**Stated problem 1:**
Reproduce the passage of the Drill schema discussion that begins with the words containing "One comment... I" and ends with "the data directly.".

**Selected extract:**
One comment... I think this is an overreach:

"The union schema is saved in a .drill file"

There is no point in saving something derived in a .drill file.  Maybe a
cache file (extending the other work on metadata caching).  The idea for
.drill files is that they are supplementary to what can be acquired from
the data directly.

--
Jacques Nadeau
CTO and Co-Founder, Dremio

On Wed, Jul 29, 2015 at 6:58 PM, Parth Chandra <[email protected]> wrote:

> Notes based on discussion in hangout, JAcques' notes and later discussion:
>
>
>    1. For Parquet files
>       - Merge schema information into a union schema
>       - The union schema is saved in a .drill file
>       - The union schema can be cached
>       - Union schema should maintain ordinal position of fields.
>    2. At the time the table is read, we can check directory timestamp and
>    regenerate merged schema
>    3. Insert into does not need to update the merged schema. (It should
>    check if there is an incompatible schema being written? An incompatible
>    schema is one that cannot be merged successfully. )
>    -   Suggestion 1 - Allow flexible insert. (Issue a warning if there is
>       going to be a schema change conflict). Queries on columns with
> no conflict
>       can still run.
>       -   Suggestion 2 - Do not allow insert unless the schema can be
>       merged.

**Information provided:**
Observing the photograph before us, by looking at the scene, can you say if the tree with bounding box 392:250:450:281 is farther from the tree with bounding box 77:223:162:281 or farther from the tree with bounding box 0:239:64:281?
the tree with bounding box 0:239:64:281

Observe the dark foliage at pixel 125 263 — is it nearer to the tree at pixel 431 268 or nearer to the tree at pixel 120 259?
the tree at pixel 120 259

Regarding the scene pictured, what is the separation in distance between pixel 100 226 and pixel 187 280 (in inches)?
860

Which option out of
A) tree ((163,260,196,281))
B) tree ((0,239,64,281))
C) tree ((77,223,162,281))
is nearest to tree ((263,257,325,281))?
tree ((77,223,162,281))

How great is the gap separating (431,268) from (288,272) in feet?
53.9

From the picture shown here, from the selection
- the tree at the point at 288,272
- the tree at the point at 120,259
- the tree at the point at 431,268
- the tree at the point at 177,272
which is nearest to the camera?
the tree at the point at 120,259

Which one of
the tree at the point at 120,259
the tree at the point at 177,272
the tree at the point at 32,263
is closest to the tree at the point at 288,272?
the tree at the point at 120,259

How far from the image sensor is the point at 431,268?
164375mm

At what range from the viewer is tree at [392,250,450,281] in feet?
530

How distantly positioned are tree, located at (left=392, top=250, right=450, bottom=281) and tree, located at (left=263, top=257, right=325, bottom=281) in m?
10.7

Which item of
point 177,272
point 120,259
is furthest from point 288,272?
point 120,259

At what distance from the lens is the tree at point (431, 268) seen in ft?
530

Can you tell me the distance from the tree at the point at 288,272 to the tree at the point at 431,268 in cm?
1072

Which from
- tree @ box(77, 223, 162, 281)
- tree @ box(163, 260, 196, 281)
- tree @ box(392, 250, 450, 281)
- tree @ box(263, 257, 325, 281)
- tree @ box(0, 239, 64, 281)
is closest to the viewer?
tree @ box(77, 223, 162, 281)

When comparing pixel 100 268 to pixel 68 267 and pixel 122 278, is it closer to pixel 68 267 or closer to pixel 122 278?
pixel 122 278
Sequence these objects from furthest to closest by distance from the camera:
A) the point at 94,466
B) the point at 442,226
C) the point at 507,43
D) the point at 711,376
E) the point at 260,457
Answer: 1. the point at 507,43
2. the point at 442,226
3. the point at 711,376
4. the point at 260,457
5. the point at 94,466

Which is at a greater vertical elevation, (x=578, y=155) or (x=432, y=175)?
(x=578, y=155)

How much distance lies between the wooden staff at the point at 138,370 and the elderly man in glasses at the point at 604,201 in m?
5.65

**Stated problem 2:**
Extract every line of the records that contains the string "closest", matching its case exactly.

**Complete response 1:**
One comment... I think this is an overreach:

"The union schema is saved in a .drill file"

There is no point in saving something derived in a .drill file.  Maybe a
cache file (extending the other work on metadata caching).  The idea for
.drill files is that they are supplementary to what can be acquired from
the data directly.

**Complete response 2:**
is closest to the tree at the point at 288,272?
is closest to the viewer?
Sequence these objects from furthest to closest by distance from the camera:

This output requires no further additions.